Noble and Webster’s work had recently appeared in Apocalypse at the Royal Academy and in MoMa in New York. I may as well demolish it.”. With [the house], we were constantly coming up against invented rules and boundaries – something that I don’t quite understand in life.” Through working with Adjaye, those boundaries were pushed and a piece of local – and personal – history survives. When she wasn’t hard at it, she would cycle from Shoreditch to De Beauvoir for lunch with friends. “It all stemmed from these three boxes that I’ve carried around with me throughout life,” Webster explains. “Every single design possibility was explored.

Please verify insurance information directly with your doctor’s office as it may change frequently.
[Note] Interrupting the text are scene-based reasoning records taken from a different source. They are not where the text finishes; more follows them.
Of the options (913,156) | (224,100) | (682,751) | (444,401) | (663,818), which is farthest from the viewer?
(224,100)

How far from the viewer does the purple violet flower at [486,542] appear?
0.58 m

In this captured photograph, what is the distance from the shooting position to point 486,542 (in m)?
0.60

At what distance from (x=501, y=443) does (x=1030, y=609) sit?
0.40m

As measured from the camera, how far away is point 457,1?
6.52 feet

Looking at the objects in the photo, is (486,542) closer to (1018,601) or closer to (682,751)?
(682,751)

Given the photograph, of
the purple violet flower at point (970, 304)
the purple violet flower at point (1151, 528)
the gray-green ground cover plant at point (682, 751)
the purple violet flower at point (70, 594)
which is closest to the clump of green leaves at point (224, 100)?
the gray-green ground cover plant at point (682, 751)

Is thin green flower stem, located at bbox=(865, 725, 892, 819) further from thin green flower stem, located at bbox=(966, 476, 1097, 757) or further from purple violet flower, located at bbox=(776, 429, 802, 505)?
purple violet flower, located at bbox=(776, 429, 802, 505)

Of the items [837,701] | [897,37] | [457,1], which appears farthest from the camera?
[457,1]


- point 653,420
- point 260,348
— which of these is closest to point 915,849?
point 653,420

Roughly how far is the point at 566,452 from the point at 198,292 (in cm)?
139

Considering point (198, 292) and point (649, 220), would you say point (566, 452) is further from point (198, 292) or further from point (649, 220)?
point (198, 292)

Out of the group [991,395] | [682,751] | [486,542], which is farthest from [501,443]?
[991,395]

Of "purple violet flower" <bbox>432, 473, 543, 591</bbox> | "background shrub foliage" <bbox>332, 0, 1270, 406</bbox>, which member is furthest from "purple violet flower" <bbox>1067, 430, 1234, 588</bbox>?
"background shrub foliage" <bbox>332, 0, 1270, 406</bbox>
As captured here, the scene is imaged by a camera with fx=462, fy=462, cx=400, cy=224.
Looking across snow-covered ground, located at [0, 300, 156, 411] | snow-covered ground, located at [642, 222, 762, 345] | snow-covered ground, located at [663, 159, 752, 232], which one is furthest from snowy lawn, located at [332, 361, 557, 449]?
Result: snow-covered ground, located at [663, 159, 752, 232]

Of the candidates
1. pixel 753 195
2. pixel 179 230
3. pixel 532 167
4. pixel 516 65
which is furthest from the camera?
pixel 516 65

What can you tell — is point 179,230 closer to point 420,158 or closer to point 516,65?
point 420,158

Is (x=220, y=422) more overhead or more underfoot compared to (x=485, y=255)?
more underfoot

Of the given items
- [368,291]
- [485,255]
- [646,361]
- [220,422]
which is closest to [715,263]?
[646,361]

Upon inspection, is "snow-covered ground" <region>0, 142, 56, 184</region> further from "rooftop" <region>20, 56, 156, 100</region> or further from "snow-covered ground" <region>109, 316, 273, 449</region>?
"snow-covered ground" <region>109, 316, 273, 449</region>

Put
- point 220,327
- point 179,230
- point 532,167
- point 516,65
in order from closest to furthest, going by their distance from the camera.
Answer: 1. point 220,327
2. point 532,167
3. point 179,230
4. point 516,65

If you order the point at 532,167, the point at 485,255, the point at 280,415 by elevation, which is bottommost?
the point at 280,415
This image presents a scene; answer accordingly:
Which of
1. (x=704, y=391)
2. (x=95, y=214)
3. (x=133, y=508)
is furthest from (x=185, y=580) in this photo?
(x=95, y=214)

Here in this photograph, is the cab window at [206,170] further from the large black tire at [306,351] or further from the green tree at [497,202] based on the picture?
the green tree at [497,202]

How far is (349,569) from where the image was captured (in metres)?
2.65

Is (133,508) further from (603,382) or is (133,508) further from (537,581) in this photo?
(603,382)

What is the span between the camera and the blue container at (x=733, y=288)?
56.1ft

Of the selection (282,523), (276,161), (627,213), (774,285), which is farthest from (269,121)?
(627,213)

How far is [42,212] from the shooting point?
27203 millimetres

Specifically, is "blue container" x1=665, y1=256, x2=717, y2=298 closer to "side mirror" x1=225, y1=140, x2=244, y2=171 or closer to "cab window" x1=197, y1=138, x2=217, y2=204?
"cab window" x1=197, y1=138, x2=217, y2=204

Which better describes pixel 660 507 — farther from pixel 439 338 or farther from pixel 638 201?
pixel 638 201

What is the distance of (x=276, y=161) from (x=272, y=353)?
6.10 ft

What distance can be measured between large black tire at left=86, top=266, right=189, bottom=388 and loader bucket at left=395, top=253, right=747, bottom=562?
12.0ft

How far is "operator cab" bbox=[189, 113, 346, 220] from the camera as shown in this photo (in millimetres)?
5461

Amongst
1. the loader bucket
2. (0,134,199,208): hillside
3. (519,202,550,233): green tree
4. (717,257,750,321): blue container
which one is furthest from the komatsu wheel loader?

Get the WebMD Daily newsletter for health tips, wellness updates and more. “I lived in this hardcore designer studio with a living pad on the top,” she explains, “then I’d go to my friend’s family house and it was like a comfort zone – just lovely.” She asked her friends to give her first refusal on the property if they ever sold. “We’ve rebuilt the house entirely on the inside,” Webster explains, “but on the outside we wanted to restore it as much as possible.” In the sunken courtyard garden, there are three visible types of concrete: Mole Man’s handmade batch, full of pipes, rubble and waste; Hackney council’s half-hearted aerated addition; and Adjaye’s dense, deliberate sharp edges. ‘It’s a bit Twin Peaks’ …the main bathroom’s disorienting zigzag tiles.
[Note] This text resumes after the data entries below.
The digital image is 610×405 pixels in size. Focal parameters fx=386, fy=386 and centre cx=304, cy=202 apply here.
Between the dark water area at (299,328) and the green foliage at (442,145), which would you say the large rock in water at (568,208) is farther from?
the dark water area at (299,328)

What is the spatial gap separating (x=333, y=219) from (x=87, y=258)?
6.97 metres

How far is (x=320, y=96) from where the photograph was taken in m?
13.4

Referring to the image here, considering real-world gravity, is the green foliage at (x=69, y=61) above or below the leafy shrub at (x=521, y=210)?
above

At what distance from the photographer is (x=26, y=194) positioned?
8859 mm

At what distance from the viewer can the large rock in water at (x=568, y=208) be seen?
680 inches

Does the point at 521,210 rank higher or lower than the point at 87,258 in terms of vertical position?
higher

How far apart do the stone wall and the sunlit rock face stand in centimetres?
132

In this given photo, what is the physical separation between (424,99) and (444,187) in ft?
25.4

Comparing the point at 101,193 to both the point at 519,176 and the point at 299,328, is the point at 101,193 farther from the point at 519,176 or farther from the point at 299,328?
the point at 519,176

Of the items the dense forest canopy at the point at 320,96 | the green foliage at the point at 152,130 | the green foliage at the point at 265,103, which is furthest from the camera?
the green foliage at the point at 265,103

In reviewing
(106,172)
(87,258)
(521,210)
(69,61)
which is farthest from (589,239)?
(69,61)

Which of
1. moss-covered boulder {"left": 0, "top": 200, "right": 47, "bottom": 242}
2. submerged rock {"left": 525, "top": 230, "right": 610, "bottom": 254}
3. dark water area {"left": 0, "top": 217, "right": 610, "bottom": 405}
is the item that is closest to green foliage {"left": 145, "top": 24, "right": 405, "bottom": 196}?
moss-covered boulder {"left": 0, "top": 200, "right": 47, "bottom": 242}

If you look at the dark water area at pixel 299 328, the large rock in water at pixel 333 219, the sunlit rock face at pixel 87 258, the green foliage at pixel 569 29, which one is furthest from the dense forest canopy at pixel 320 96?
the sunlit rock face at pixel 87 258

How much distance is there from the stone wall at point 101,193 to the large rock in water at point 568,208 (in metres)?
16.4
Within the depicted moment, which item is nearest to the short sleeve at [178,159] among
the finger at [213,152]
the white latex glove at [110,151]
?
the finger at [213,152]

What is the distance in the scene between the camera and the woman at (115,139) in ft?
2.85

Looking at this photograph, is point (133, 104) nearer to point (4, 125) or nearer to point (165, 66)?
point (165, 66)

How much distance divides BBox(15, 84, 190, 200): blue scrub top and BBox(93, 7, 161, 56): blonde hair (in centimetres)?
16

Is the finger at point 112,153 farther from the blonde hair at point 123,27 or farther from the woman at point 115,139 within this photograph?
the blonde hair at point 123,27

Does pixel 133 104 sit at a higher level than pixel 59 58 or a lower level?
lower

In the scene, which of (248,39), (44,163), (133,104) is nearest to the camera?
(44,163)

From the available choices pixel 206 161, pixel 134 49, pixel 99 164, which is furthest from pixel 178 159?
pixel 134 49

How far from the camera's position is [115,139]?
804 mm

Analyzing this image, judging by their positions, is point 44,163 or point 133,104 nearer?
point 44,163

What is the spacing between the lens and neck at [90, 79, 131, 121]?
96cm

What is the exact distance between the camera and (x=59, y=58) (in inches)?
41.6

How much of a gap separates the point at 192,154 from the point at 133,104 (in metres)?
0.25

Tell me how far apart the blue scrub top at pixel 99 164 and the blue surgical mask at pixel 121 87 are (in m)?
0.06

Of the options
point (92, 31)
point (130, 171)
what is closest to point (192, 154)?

On the building’s facade, the wrinkled stucco remains largely untouched and there are still traces of regulation yellow spray paint on the bay windows, which have been rebuilt in steel and cast concrete. I pulled up and I rang Hackney council immediately.” The voice on the end of the phone told Webster to search for “Mole Man” online, which she did, there and then. All rights reserved. profile, Poisoning by Drugs, Meds, or Biological Substances, Anxiety Dissociative and Somatoform Disorders, Destruction of Benign/Premalignant Skin Lesions.

Models from Webster and Noble’s 2017 show, Sticks with Dicks and Slits, stand naked on a shelf above the work surface.
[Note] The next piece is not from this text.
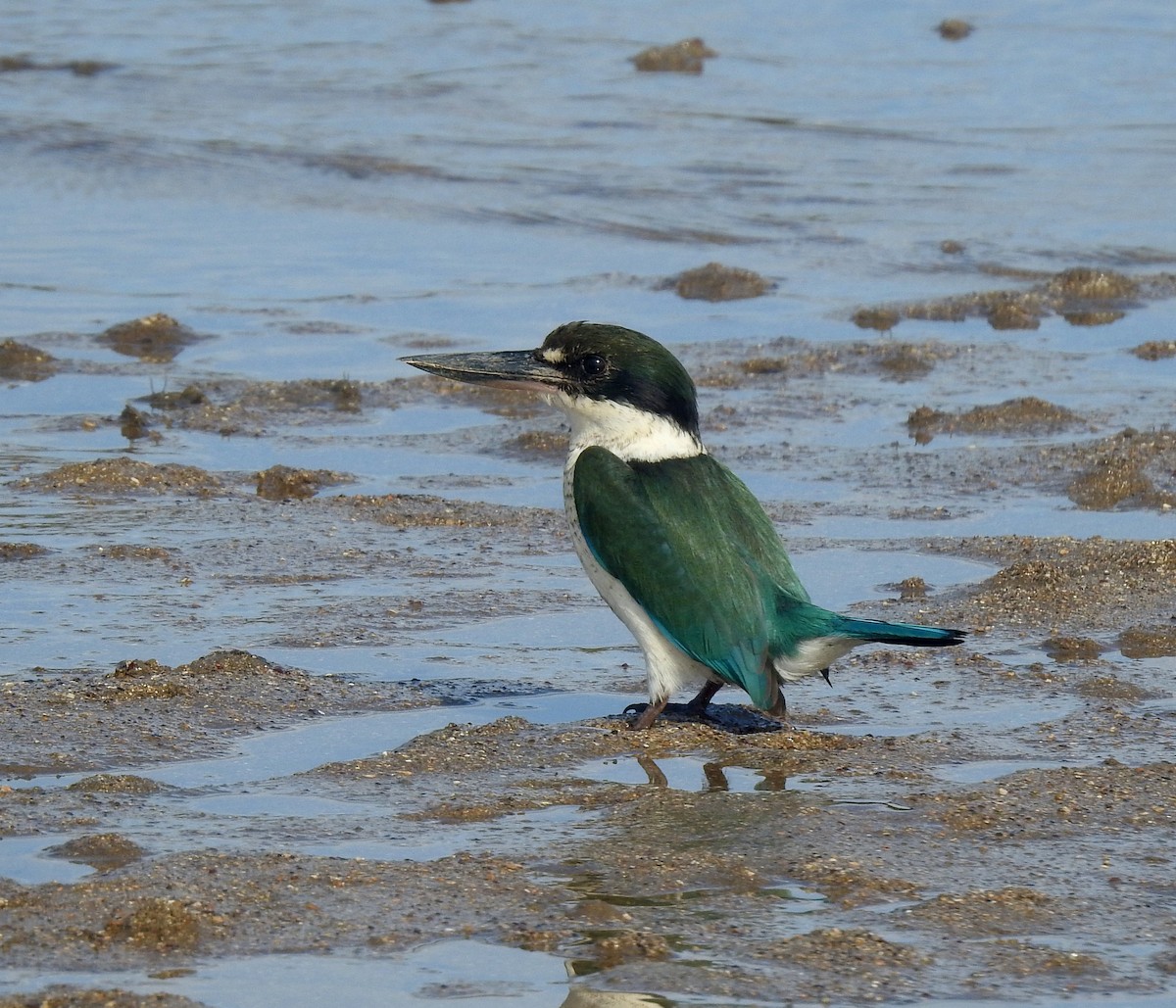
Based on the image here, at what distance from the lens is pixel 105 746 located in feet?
16.0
Adjaye wanted to fabricate a new street entrance, but Webster insisted on keeping the green gate. “He just had this massive grin on his face,” she recalls. That’s probably why the build took so long,” she reflects. It was almost like a moving on or letting go.” Webster’s recent book, I Was a Teenage Banshee, is the counterpart to this work. In the bathroom, Webster lifts the towel off the heated rail to reveal the letters SUE, bent into the copper pipework. The essays in her book back this up. Paul Leadem is a practicing Adolescent Medicine doctor in Jacksonville, FL. On the window ledge are a couple of boxes of black hair dye. From the front door (in Adjaye-aged steel), a generous entrance leads to Webster’s open-plan living area.

Artist Sue Webster in her hallway at Mole House.